Muscle hypertrophy (growth) is the main focus for the vast majority of people who engage in resistance training and is a common motivation for joining a gym. However, many people lack a thorough understanding of what factors are important to maximize our chances of increasing our body composition (people's bodies are made up of a percentage of muscle mass, body fat, and other tissues). Progressive overload is a term frequently used in the fitness world to describe "adding weights" to the exercises. This simple piece of advice has helped transform many looks, but if not understood correctly, it can prevent people from realizing their potential. It has helped create a culture of men in the gym that only half-rep squats 3 times their body weight and women scared to step into the weights section. The result is that hypertrophy is not maximized, and other important aspects of resistance training (bone and tendon health and maturity, improved movement, and metabolic efficiency) are overlooked. We all should have a thorough approach to our current and future biopsychosocial health.

Volume and intensity

Moreover, as in the example we took about muscle hypertrophy having some sort of bimodal distribution of reps, there might also be an aspect of hypertrophy being very specific to the individual. What is overreaching for you might be underreaching for me or in the middle, and then individual variation in need of overload has led to the reps economies we have shown earlier. For some people, hypertrophy does not require onerous weights nor does it require large amounts of exercise. They often stop early, and why this happens is an interesting topic of study. Of course, genetics play a role in the characteristics of muscles integrated in their function and all fundamental processes of growth.

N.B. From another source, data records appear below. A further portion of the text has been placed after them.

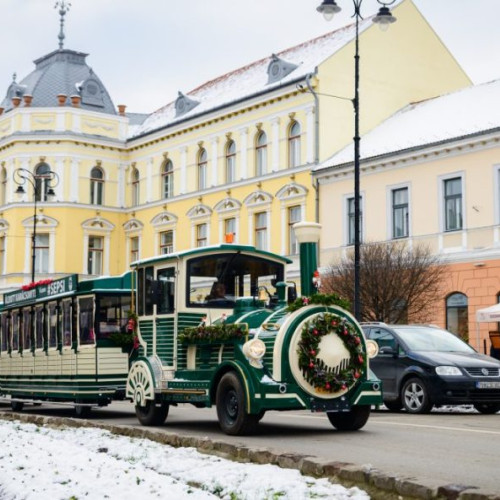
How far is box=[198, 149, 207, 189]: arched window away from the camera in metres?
46.8

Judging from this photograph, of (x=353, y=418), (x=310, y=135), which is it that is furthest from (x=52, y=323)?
(x=310, y=135)


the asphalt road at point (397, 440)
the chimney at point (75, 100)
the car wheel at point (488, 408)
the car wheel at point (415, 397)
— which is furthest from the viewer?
the chimney at point (75, 100)

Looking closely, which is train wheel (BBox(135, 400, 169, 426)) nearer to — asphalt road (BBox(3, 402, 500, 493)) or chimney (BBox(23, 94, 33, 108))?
asphalt road (BBox(3, 402, 500, 493))

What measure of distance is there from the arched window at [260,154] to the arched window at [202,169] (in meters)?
4.02

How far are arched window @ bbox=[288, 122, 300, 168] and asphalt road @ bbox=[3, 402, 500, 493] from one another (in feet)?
76.4

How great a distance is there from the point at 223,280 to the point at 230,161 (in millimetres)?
30619

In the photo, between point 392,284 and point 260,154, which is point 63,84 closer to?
point 260,154

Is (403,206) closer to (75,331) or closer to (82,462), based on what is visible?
(75,331)

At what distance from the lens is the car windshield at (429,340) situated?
19.4m

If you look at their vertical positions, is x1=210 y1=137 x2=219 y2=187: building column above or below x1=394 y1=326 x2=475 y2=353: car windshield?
above

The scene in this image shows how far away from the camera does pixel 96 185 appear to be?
52.1 meters

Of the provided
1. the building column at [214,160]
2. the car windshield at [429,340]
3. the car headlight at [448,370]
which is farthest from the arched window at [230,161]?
the car headlight at [448,370]

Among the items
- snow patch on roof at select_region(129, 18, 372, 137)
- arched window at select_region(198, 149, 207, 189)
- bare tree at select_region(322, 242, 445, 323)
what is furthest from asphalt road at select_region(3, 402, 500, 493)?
arched window at select_region(198, 149, 207, 189)

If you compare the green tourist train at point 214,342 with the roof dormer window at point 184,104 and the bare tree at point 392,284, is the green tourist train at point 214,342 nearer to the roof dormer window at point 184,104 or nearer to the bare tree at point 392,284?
the bare tree at point 392,284
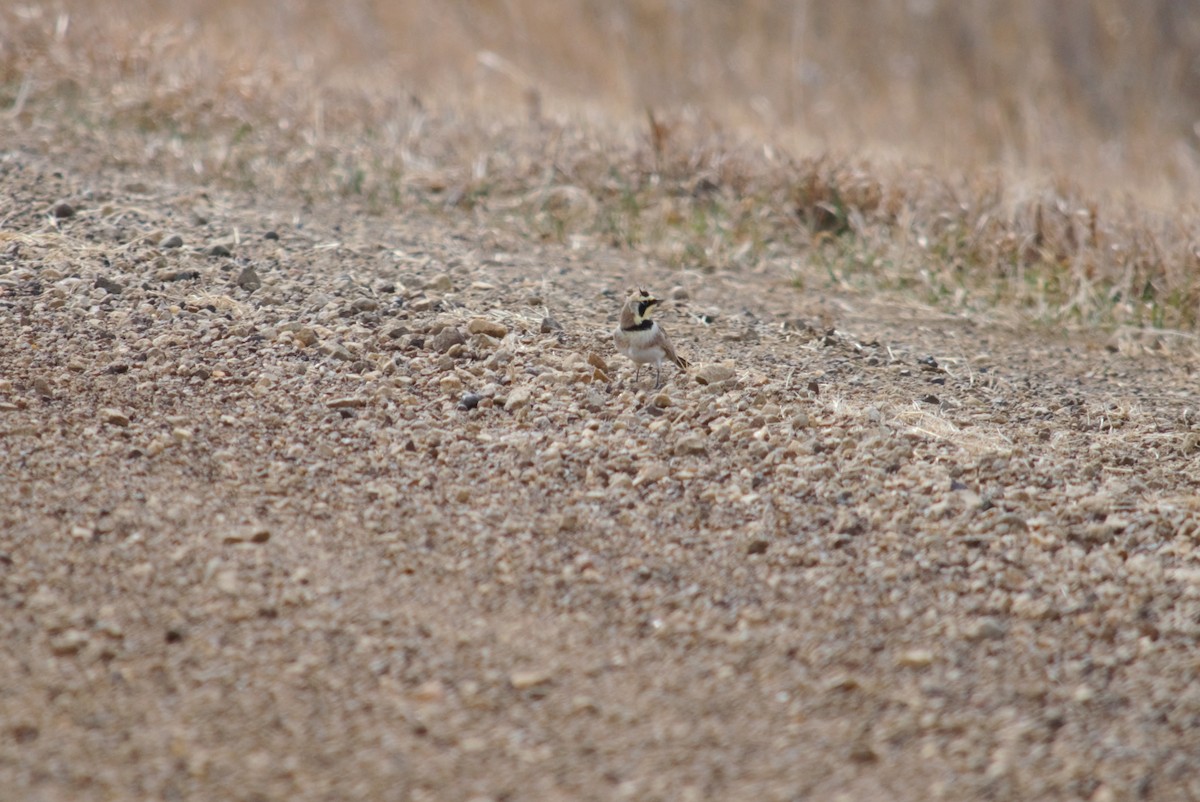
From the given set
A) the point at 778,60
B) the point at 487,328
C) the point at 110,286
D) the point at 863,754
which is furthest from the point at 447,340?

Your muscle fibers adapt to either the volume of work you subject them to or the intensity at which you work these fibers. It seems like muscles need a certain time-under-tension to stimulate muscle hypertrophy, and this would be the total work you make if you keep the intensity stable. There is a relation to volume as well, as the more sets you do, the better the growth. However, what you also need to take into account is when exactly the hypertrophy happens. For example, a biceps curl has some parts of the movement that produce more growth than others. You could add these into isolation work, you could add ranges of motion where they happen, as well as reps that trigger this hypertrophy.

Exercise selection and technique

The perfect technique, both for performing basic exercises and for isolated ones, is highly variable from one individual to another. This is partly because each bodybuilder must try different techniques to find their own, personal and individual technique. If you do not try, you will not find it! But above all, it is because in nearly all cases it is impossible for a bodybuilder to realize that the technique they use when performing any given basic or isolated exercise is incorrect unless they perform the exercises under the supervision of an experienced coach, or in front of the mirror or video.

The hypertrophy of a given muscle, or group of muscles, is the product of optimal muscle tension, which in turn is the result of using the proper techniques when performing resistance exercises. Moreover, hypertrophy will be greater according to the greater number of motor units participating in, and the tension developing. Stimulation will, therefore, be greater in exercises such as squats where the quadriceps and gluteals work together, than in those that only involve one of them, such as leg extensions or leg curls. Good hypertrophy training involves selecting the exercises that activate more muscles or the largest part of them, that is, basic or multi-joint ones, and discarding the isolated or mono-articular exercises that some traditional bodybuilders are so fond of.